TOETS UW BEGRIP:
• a. Citeer woordelijk het deel van de passage over de auteursrechtrichtlijn dat begint bij de woorden "Een oppervlakkige studie" en eindigt na de woorden "los te krijgen.".
• b. Schrijf een vervolg op de passage over de auteursrechtrichtlijn, aansluitend op de laatste zin ervan.

GEGEVEN PASSAGE:
****************
De VECAI heeft zich tot ons gewend met de vraag, hoe dat nu zit. Zij was van mening dat deze richtlijn dergelijke zaken zou voorkomen.

Een oppervlakkige studie van richtlijn en wet doet mij tot de conclusie komen, dat noch in de richtlijn noch in de wet de verbodsactie van de auteursrechthebbende wordt voorkomen. Er is afgestapt van de gedachte van een dwanglicentie. De richtlijn heeft 36 overwegingen die gelden als toelichting. In die toelichting tref ik zinnen aan die op het tegendeel wijzen. Ondanks het feit dat de verplichte collectieve rechtsuitoefening vastgesteld wordt in de wet, ontneemt dit de afzonderlijke auteursrechthebbende niet het recht van zijn rechten gebruik te maken om bijvoorbeeld een verbod los te krijgen.
****************
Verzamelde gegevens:
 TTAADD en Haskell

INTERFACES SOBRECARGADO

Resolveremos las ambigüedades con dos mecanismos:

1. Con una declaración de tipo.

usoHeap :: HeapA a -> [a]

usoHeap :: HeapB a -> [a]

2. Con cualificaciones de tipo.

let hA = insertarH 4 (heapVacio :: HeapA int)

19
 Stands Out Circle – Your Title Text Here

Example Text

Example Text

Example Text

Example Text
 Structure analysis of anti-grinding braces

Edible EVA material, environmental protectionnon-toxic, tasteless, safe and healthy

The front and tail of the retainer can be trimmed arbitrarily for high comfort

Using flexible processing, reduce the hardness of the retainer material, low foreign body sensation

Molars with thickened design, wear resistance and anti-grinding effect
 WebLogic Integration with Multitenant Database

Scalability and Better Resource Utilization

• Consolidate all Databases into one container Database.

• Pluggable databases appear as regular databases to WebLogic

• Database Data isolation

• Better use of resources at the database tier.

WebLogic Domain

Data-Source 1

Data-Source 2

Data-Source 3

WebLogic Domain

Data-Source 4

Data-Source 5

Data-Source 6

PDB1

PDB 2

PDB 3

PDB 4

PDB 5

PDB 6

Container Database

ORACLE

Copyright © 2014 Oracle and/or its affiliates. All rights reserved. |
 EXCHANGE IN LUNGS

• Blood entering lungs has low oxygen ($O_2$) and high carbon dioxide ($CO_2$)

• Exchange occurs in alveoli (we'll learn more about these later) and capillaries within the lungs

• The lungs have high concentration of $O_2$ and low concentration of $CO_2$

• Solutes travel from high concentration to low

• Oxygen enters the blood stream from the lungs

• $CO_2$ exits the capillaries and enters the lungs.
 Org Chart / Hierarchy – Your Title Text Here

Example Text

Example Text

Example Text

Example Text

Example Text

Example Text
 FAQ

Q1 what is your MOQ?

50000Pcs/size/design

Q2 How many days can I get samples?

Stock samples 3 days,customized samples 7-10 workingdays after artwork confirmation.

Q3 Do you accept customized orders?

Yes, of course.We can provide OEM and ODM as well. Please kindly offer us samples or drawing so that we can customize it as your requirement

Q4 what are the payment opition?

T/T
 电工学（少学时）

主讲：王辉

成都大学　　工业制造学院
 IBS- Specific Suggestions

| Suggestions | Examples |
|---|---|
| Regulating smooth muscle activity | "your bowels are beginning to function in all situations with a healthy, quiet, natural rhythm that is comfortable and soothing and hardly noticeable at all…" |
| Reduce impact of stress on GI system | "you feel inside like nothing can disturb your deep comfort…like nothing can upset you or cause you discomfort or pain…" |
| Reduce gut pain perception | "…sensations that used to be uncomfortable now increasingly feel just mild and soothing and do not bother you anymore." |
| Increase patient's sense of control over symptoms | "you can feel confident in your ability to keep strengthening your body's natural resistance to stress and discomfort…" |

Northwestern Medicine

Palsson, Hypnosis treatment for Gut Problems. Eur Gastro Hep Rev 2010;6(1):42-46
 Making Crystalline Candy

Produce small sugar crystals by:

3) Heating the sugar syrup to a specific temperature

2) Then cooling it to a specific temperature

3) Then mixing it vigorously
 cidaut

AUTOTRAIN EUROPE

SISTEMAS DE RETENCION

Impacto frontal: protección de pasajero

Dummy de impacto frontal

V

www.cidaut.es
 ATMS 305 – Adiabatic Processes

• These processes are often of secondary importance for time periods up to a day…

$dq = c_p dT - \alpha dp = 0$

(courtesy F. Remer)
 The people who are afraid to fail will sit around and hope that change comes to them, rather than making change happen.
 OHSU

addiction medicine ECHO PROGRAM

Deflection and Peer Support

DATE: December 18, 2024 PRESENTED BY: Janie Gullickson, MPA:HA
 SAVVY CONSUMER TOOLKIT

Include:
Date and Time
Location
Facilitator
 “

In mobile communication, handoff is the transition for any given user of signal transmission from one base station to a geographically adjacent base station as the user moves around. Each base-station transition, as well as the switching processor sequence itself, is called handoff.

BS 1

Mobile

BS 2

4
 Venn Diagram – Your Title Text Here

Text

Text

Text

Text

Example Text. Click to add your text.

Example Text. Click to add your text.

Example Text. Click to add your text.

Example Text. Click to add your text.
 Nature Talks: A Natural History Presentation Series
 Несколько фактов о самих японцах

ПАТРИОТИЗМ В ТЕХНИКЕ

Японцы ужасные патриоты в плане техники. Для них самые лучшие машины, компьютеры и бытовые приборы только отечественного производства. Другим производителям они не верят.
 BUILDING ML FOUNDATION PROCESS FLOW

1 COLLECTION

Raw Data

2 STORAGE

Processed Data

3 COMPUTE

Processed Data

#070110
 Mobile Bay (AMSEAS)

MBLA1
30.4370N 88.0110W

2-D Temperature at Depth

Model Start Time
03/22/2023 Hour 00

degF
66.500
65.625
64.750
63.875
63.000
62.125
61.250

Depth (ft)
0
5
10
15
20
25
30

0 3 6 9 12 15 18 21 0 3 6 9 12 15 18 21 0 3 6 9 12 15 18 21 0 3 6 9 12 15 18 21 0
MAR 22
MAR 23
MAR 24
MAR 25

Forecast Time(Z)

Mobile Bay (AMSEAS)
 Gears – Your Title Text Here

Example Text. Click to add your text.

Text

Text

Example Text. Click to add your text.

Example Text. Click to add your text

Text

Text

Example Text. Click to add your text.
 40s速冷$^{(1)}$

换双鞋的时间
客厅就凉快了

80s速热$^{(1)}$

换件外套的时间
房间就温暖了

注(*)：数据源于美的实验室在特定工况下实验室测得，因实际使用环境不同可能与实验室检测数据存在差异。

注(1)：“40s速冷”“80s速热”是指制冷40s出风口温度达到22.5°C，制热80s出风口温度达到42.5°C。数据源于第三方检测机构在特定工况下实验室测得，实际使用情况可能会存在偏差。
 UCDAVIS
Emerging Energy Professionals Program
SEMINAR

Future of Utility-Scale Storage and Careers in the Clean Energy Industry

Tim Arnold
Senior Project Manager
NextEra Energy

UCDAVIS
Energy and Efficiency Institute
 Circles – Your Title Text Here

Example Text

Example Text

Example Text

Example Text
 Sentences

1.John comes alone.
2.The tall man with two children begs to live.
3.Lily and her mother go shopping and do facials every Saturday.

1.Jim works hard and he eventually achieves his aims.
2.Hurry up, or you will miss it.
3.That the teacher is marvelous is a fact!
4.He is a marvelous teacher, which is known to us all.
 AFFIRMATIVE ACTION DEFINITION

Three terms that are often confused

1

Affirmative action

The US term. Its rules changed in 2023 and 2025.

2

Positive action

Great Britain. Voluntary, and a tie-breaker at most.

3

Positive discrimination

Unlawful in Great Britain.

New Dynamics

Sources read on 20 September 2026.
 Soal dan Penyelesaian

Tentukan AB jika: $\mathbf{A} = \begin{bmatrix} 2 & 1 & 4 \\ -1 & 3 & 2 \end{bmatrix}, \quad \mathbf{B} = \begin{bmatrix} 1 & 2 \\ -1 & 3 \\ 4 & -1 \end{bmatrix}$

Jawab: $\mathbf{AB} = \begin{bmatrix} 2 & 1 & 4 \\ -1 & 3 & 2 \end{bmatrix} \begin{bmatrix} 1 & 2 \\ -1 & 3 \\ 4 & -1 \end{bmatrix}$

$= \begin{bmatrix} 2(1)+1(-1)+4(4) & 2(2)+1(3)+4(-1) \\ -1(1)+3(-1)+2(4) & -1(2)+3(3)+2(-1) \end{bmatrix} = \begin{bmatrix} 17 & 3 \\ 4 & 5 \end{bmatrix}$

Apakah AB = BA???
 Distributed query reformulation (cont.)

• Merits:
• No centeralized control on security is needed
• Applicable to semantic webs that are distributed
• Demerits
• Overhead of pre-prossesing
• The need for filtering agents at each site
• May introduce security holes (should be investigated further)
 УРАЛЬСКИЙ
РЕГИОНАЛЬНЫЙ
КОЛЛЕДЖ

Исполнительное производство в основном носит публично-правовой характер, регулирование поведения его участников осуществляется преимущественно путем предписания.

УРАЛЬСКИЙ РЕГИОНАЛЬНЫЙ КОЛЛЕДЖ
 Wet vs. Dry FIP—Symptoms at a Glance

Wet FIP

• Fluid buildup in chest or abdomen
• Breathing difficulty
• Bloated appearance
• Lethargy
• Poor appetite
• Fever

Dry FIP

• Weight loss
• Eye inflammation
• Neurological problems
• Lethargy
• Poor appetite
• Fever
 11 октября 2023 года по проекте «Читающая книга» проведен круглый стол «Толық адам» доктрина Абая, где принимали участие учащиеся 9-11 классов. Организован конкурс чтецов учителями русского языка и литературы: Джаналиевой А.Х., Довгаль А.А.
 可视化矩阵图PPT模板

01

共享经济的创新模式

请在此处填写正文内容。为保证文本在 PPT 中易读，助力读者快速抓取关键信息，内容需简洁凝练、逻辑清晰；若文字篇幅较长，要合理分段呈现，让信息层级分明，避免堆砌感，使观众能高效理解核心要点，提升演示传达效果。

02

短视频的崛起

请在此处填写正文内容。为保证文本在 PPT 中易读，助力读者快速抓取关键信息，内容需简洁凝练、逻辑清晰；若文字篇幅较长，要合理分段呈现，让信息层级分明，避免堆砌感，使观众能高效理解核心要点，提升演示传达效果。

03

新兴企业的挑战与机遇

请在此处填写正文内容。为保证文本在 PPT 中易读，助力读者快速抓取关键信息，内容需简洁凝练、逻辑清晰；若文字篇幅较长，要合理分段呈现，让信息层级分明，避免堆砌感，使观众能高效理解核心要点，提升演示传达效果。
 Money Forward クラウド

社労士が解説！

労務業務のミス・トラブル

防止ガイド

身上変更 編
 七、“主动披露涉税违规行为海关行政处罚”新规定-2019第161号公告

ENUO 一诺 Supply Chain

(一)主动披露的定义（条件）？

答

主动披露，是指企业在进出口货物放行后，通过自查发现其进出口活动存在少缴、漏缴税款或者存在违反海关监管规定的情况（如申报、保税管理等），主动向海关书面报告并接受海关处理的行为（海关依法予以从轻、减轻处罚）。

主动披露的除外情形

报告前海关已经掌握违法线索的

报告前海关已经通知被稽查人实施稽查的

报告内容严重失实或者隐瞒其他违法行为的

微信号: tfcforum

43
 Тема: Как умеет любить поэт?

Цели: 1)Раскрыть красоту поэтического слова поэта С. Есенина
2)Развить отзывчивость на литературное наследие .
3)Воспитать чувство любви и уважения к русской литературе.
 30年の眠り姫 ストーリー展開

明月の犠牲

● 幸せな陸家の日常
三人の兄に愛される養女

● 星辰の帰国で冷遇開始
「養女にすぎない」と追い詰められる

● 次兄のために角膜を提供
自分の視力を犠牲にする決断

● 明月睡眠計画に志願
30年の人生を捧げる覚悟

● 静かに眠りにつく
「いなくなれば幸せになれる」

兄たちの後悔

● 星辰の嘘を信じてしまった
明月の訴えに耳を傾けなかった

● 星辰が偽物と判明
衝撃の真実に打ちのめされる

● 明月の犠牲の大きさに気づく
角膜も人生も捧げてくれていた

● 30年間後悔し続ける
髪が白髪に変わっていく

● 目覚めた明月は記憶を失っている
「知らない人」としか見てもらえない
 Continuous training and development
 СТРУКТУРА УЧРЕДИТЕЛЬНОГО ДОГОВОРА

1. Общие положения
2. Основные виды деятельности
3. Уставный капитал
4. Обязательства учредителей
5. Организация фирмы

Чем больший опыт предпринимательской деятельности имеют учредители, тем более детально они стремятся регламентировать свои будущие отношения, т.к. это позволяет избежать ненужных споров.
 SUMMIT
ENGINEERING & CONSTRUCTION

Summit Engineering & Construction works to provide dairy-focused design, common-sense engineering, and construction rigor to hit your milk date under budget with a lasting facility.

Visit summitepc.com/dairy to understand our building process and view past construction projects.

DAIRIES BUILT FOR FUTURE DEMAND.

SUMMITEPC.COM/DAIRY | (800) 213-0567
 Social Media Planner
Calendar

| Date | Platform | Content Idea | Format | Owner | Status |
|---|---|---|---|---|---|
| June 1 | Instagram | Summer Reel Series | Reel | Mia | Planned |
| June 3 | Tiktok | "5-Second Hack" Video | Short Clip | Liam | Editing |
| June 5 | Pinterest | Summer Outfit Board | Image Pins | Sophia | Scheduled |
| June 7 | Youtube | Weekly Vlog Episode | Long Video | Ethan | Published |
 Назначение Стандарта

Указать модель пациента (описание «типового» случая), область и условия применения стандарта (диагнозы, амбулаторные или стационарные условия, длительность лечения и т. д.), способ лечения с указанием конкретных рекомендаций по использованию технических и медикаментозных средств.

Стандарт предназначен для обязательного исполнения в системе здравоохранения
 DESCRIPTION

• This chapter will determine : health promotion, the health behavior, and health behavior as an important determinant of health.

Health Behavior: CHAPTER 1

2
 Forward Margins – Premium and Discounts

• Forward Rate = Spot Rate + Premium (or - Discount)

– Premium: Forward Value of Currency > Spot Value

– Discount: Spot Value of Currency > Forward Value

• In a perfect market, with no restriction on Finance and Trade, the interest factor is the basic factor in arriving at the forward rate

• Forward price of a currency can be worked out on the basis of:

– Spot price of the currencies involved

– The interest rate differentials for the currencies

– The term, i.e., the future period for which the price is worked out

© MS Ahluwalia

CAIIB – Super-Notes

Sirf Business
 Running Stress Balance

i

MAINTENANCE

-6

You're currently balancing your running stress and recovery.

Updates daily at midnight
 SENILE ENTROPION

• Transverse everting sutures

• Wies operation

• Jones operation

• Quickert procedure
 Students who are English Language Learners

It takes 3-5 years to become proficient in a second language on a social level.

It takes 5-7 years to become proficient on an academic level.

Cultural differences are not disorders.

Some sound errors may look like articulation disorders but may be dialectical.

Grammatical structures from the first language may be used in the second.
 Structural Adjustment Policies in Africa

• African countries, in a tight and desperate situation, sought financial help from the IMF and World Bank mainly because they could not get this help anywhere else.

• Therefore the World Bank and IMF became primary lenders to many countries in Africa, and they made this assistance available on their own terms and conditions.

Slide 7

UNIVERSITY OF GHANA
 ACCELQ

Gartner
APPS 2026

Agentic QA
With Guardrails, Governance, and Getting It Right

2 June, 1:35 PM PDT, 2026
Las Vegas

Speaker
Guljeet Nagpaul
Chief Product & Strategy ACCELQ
****************
ANTWOORDEN OP OPDRACHTEN:
• a.
Een oppervlakkige studie van richtlijn en wet doet mij tot de conclusie komen, dat noch in de richtlijn noch in de wet de verbodsactie van de auteursrechthebbende wordt voorkomen. Er is afgestapt van de gedachte van een dwanglicentie. De richtlijn heeft 36 overwegingen die gelden als toelichting. In die toelichting tref ik zinnen aan die op het tegendeel wijzen. Ondanks het feit dat de verplichte collectieve rechtsuitoefening vastgesteld wordt in de wet, ontneemt dit de afzonderlijke auteursrechthebbende niet het recht van zijn rechten gebruik te maken om bijvoorbeeld een verbod los te krijgen.

• b.
Ik begrijp dat dit voor de kabelorganisaties een probleem kan gaan vormen in de toekomst. Bovendien kan het voor kijkers en luisteraars buitengewoon vervelende consequenties hebben als plotseling twee uur lang een zwart gat valt in een uitzending van een openbare omroeporganisatie.

Is mijn voorlopige analyse juist, dat deze wet deze situatie niet zou kunnen voorkomen? Indien dit inderdaad het geval is, ziet de minister dan kans om daaraan in het kader van de richtlijn alsnog iets te doen? De richtlijn ziet af van de mogelijkheid van dwanglicentie. In dat geval kan wel uitgezonden worden, mits de betrokken auteursrechthebbende zijn vergoeding krijgt. De uitzending kan niet worden gedwarsboomd.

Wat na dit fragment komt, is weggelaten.